К концу дня он вдруг додумался, что ведь и зарплаты ждать не обязательно, просто пойти на базар, купить винограду – и все. Он отец, имеет право.

Ах, как он ехал с этим виноградом, кто бы знал! И не упомнить, когда в последний раз испытывал такое. На свиданиях? Вряд ли. Тогда было все просто и убого: зашел, подождал, пошли в кино, женился, по праздникам к товарищу, отсидели застолье семьями – слава тебе, господи, еще один день отвели. А вот чтоб такой трепет, как сейчас...

Перепало от его нежных мыслей и жене, которая все-таки родила эту дочку. Он ехал и нарочно вспоминал о жене все, что имел подумать хорошего, – как бы улещивая ее всеведущего ангела-хранителя, – чтоб он смягчил ее, о которой так много есть вспомнить хорошего, чтоб раздобрил ее сердце, и она не препятствовала бы его встрече с дочкой, а наоборот – чтобы наделила эту встречу добавочным теплом своего благоволения.

И ангел внял его подхалимским мыслям: жена, открыв дверь, удивилась, и все ее лицо расползлось в нечаянной радости.

Улыбка была и виноватая, и прощающая, и благодарная, что вот он какой оказался умница: приехал.

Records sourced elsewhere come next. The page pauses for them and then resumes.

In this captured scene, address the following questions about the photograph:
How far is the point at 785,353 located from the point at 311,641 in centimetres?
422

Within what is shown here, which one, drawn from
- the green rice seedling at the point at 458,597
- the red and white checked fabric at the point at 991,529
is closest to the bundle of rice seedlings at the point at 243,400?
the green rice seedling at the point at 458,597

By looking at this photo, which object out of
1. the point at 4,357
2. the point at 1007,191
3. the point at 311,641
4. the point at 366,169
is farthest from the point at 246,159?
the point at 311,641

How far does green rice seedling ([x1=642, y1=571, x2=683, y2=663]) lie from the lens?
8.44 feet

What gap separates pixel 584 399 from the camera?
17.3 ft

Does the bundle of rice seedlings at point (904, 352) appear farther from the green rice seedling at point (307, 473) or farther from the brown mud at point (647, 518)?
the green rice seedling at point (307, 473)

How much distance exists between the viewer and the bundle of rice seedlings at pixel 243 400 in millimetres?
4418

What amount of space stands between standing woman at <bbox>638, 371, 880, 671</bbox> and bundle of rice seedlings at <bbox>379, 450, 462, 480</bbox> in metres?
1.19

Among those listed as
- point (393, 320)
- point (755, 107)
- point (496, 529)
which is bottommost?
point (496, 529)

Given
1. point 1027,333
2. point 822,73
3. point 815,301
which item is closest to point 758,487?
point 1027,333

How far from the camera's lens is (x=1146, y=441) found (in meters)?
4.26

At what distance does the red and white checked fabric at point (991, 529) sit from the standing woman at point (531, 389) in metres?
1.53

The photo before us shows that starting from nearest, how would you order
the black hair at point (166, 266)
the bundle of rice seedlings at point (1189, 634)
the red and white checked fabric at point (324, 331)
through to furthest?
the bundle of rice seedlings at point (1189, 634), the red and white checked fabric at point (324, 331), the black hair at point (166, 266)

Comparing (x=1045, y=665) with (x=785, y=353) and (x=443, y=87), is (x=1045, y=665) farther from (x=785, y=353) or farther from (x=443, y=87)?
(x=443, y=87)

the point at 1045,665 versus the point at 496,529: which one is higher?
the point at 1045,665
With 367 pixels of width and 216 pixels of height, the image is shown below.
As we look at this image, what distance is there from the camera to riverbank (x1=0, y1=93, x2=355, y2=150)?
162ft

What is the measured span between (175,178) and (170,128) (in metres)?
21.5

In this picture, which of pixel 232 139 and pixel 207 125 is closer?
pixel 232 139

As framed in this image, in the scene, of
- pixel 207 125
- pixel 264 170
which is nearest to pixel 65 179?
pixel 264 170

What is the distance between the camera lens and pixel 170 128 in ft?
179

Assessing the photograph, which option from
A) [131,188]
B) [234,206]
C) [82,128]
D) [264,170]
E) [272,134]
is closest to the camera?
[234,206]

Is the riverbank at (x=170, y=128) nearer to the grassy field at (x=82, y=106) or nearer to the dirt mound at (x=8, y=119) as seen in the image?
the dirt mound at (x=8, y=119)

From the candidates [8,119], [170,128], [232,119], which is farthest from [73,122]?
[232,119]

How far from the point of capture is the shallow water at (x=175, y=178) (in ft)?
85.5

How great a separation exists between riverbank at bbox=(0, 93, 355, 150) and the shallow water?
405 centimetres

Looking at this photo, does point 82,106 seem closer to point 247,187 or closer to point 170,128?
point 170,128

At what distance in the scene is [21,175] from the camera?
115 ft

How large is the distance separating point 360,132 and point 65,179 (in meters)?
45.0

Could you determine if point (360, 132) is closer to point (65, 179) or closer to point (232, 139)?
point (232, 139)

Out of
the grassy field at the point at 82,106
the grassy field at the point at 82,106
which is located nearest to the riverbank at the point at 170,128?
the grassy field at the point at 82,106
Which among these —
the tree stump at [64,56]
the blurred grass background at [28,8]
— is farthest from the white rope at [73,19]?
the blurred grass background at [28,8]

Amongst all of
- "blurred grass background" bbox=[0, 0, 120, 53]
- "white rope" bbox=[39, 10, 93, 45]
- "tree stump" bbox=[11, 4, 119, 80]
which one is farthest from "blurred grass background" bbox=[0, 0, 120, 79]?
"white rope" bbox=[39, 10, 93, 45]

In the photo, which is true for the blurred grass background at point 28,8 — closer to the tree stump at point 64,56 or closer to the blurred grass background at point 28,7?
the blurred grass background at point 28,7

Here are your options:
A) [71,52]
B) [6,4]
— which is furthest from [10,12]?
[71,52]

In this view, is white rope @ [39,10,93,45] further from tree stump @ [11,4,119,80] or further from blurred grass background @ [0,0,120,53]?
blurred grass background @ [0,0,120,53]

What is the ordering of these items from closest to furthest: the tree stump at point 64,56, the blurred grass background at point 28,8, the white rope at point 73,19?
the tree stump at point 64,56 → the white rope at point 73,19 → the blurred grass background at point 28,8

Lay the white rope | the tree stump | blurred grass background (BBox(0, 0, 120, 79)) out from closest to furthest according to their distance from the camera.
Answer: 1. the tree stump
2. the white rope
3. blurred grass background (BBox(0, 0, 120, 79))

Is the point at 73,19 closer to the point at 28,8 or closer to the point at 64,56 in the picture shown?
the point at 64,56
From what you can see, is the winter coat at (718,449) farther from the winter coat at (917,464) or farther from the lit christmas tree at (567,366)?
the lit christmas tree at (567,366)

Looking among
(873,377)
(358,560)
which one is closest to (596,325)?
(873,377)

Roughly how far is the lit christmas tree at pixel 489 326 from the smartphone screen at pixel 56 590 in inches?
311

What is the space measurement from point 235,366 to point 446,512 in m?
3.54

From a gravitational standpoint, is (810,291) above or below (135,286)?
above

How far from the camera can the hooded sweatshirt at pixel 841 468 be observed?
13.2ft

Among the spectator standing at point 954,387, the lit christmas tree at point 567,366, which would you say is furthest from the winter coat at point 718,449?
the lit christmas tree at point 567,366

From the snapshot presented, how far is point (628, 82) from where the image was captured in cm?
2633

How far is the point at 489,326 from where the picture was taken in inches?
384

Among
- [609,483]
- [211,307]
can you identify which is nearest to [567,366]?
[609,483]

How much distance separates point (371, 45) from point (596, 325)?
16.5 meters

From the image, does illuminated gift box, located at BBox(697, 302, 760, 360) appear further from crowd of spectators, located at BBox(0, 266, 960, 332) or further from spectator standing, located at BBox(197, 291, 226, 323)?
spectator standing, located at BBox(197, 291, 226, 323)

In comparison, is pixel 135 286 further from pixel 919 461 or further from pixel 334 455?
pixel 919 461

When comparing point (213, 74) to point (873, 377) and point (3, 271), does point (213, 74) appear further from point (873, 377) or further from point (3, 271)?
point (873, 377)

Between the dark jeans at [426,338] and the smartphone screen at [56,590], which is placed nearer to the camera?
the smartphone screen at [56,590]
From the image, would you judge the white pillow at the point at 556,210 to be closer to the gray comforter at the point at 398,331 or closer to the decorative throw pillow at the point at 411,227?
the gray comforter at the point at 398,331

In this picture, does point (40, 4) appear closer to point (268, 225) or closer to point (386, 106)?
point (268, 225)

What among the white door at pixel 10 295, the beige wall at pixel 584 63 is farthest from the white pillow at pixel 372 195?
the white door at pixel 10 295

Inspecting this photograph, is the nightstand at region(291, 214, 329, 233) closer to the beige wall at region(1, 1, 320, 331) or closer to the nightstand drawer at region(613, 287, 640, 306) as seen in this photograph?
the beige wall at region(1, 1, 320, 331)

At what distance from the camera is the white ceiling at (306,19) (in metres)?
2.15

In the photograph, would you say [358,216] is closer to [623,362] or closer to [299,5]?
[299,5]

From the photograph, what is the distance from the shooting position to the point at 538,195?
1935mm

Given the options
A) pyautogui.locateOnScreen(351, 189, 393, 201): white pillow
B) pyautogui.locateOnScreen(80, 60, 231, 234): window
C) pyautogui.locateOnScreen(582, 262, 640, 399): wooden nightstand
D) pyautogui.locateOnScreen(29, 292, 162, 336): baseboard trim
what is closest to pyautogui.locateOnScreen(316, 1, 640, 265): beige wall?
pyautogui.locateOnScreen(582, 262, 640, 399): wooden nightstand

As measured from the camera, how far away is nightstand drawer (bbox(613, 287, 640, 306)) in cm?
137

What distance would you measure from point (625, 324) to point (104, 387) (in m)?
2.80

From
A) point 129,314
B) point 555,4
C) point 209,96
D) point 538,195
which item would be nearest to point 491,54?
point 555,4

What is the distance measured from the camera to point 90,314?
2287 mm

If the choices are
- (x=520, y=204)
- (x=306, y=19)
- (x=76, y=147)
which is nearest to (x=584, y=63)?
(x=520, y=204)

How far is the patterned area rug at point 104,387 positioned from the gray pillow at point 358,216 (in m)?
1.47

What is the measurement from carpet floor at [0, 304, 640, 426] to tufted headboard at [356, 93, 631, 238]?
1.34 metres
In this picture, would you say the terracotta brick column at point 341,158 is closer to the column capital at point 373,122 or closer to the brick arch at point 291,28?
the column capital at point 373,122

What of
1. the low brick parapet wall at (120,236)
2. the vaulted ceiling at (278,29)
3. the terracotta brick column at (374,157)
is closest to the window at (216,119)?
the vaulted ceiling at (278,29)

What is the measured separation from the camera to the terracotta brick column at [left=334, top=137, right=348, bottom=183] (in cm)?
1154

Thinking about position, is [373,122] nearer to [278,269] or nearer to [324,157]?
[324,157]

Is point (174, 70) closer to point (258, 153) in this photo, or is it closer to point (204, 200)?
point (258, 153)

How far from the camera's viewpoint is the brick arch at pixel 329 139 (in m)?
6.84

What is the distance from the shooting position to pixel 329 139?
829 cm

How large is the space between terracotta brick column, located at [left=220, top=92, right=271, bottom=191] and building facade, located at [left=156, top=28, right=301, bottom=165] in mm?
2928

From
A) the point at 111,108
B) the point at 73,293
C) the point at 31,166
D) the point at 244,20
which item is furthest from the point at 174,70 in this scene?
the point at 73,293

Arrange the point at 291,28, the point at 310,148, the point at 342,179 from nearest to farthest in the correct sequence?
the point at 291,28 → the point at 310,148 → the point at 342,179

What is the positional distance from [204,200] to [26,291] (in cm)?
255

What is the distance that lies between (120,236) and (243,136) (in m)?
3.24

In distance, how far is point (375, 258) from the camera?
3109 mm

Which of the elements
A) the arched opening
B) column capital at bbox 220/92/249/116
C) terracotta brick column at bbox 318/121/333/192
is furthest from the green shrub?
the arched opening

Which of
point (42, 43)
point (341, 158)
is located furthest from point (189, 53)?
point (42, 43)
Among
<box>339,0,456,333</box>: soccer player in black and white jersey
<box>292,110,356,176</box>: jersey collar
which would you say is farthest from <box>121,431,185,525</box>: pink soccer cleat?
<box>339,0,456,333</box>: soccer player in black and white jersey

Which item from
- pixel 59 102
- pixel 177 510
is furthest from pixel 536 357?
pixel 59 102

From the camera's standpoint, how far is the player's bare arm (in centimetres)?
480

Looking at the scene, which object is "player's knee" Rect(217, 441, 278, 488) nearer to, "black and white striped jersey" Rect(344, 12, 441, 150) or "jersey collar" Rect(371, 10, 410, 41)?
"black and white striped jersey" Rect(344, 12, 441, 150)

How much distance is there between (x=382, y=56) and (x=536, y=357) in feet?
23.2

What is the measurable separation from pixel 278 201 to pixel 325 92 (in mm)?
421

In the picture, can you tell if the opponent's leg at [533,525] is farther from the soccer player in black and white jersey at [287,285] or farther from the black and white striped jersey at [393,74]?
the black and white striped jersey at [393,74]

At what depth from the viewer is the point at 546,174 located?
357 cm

Он, когда увидел эту улыбку, тоже весь растаял, тепло родства пролилось в кровь, ах ты, подумал он с нежностью, и понял, как соскучился по ней за пропасть разлуки.

Дочка устремилась привычно...

– Что, нагулялся? – насильно водворяя на лице строгий прищур, сказала жена, но упрека никак не получалось, улыбка растаскивала его во все стороны по мелким частям и торжествовала одна в ее глазах под нарочно насупленными бровями.

– Я-то нагулялся, еще когда ты пешком под стол ходила. Вот ты-то нагулялась ли? – счастливо ответил он.

– Хм, я-то тут при чем? – жена по-девичьи дернула плечом.

Действительно, и как он, дурак, мог всерьез поверить в развод!

Вышла теща – уже тут как тут! – он нахмурился...

– Есть будешь? – поспешно спросила жена, загораживая собой мать.

– Какой там!.. – отмахнулся (испортила проклятая теща весь пейзаж).

– Мам, ну мы тогда пойдем погуляем!

А раньше отправляла гулять с дочкой его одного, а сама оставалась что-нибудь поделать, потому что гулять вместе было нерентабельно и могло бы оправдаться только душевным излишеством – а его не было...

– Мы пойдем погуляем! – повторила жена, и теща, наконец, сообразила:

– Ну, так я поеду домой!

– Ага, мам! – срочно согласилась жена и, устыдившись этой срочности, виновато прибавила: – Папе привет!

Да уж, конечно, привет, а как же... Не надо оправдываться, все понятливо простят друг друга.

Они пошли. Шум волнения в сердце утих, в тишине они смутились, и каждый погрустнел – так упругие шары, по школьному учебнику, столкнувшись, сближаются плотнее своих пределов, зато в следующий момент силою этого избыточного сближения отталкиваются врозь.

Он ведь уже произвел за вчерашний вечер и ночь и за сегодняшний день – такое огромное время! – уже произвел над собой то отсекновение, и уж срез начал затягиваться понемногу, а к срезу приставили отсеченное и ждут, чтоб оно приросло к старому месту.